**Try it**
The required output consists solely of the lines from the top of the listing through the line containing "600 | 8 208 314,34100 |", transcribed exactly.

**Material provided**
__________________________________________________

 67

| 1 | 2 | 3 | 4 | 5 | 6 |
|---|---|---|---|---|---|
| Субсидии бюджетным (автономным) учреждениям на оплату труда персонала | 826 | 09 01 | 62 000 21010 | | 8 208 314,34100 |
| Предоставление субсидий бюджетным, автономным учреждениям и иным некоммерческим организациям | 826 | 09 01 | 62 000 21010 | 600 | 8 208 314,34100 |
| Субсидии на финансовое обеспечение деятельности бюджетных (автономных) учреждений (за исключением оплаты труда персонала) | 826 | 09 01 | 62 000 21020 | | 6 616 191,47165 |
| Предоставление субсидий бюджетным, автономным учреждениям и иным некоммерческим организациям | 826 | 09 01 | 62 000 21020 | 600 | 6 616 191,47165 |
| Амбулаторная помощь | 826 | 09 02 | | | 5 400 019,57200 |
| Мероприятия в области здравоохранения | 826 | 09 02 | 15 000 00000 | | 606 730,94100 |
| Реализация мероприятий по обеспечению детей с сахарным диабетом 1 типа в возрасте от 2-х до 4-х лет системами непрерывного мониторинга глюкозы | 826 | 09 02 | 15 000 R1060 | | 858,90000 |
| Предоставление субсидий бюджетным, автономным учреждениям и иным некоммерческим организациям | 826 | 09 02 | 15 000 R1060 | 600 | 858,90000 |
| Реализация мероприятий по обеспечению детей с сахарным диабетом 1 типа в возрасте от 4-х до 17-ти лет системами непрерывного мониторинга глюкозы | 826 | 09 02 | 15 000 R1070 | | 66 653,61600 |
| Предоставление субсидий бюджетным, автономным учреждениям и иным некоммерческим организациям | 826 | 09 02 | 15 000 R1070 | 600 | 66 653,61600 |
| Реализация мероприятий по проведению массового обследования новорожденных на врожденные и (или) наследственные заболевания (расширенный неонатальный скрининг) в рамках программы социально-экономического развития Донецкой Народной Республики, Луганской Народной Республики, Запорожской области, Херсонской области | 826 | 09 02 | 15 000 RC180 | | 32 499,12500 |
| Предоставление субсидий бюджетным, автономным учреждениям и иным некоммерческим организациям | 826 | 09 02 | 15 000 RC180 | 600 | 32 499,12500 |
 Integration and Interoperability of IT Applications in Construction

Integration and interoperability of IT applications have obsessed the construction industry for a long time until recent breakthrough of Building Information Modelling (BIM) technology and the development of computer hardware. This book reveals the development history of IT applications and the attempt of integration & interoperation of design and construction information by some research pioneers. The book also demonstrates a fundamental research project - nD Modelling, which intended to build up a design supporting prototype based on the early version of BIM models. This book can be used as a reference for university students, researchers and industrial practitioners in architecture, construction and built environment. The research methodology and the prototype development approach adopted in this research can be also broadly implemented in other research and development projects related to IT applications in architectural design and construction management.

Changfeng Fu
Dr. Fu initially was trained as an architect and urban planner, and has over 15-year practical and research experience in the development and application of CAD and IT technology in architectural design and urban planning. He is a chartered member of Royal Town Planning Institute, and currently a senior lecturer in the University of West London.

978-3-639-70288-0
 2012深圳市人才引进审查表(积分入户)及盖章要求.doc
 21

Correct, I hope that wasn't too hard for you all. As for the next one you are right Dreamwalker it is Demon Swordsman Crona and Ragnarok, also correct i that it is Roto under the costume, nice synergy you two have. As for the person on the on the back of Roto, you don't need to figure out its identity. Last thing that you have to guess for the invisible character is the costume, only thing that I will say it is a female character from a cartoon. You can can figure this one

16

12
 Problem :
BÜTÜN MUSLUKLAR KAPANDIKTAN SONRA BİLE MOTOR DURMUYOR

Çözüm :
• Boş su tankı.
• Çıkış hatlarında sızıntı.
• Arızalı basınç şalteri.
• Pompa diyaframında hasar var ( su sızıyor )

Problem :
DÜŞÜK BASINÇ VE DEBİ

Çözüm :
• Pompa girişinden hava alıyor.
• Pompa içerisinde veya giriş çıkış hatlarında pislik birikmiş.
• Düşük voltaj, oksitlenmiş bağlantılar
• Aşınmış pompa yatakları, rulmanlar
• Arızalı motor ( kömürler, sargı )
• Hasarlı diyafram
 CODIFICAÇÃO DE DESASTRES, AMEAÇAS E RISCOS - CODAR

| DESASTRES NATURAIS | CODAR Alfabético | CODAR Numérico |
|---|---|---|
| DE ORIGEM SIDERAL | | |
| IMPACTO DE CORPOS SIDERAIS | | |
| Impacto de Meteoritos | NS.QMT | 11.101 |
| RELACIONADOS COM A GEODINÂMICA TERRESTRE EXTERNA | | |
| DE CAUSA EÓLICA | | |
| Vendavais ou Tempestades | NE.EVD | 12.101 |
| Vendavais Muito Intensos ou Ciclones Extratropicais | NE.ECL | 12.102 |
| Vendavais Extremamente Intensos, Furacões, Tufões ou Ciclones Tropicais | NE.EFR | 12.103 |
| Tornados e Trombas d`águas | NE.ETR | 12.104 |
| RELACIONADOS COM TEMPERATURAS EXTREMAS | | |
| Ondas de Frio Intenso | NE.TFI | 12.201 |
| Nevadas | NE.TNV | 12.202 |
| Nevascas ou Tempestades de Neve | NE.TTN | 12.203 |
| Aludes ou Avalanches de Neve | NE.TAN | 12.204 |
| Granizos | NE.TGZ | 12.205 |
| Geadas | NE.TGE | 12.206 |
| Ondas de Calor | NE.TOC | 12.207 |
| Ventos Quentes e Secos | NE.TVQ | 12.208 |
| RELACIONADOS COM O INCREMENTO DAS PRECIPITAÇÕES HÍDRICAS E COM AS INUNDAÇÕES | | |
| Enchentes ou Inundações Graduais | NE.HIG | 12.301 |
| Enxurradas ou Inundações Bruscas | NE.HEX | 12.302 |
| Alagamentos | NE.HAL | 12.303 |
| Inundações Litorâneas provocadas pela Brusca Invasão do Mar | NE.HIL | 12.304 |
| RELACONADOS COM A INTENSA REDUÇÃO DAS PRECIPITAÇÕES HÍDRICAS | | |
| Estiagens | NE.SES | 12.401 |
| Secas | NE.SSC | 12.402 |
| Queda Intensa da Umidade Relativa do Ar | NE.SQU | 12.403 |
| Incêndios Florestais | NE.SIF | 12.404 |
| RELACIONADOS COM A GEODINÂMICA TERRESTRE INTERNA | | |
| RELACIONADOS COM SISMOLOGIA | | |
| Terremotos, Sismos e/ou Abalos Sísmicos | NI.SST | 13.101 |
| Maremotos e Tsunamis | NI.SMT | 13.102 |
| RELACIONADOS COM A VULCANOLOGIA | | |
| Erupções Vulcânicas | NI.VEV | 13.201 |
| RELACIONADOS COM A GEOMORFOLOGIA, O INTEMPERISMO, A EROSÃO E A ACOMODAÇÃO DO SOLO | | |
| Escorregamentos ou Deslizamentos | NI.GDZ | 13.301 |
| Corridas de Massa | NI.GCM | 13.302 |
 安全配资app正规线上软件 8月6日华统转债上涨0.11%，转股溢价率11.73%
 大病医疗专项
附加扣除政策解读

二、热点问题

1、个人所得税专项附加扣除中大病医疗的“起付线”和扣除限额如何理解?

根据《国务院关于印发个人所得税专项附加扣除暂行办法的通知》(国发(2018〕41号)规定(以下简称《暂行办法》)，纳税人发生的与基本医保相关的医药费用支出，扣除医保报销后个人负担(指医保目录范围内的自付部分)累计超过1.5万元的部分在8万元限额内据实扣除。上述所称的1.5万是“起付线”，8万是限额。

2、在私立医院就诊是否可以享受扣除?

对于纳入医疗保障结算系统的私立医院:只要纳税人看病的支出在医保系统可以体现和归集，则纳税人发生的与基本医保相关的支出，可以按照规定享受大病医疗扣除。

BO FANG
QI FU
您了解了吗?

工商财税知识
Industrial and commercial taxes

__________________________________________________

**Answer box**
 67

| 1 | 2 | 3 | 4 | 5 | 6 |
|---|---|---|---|---|---|
| Субсидии бюджетным (автономным) учреждениям на оплату труда персонала | 826 | 09 01 | 62 000 21010 | | 8 208 314,34100 |
| Предоставление субсидий бюджетным, автономным учреждениям и иным некоммерческим организациям | 826 | 09 01 | 62 000 21010 | 600 | 8 208 314,34100 |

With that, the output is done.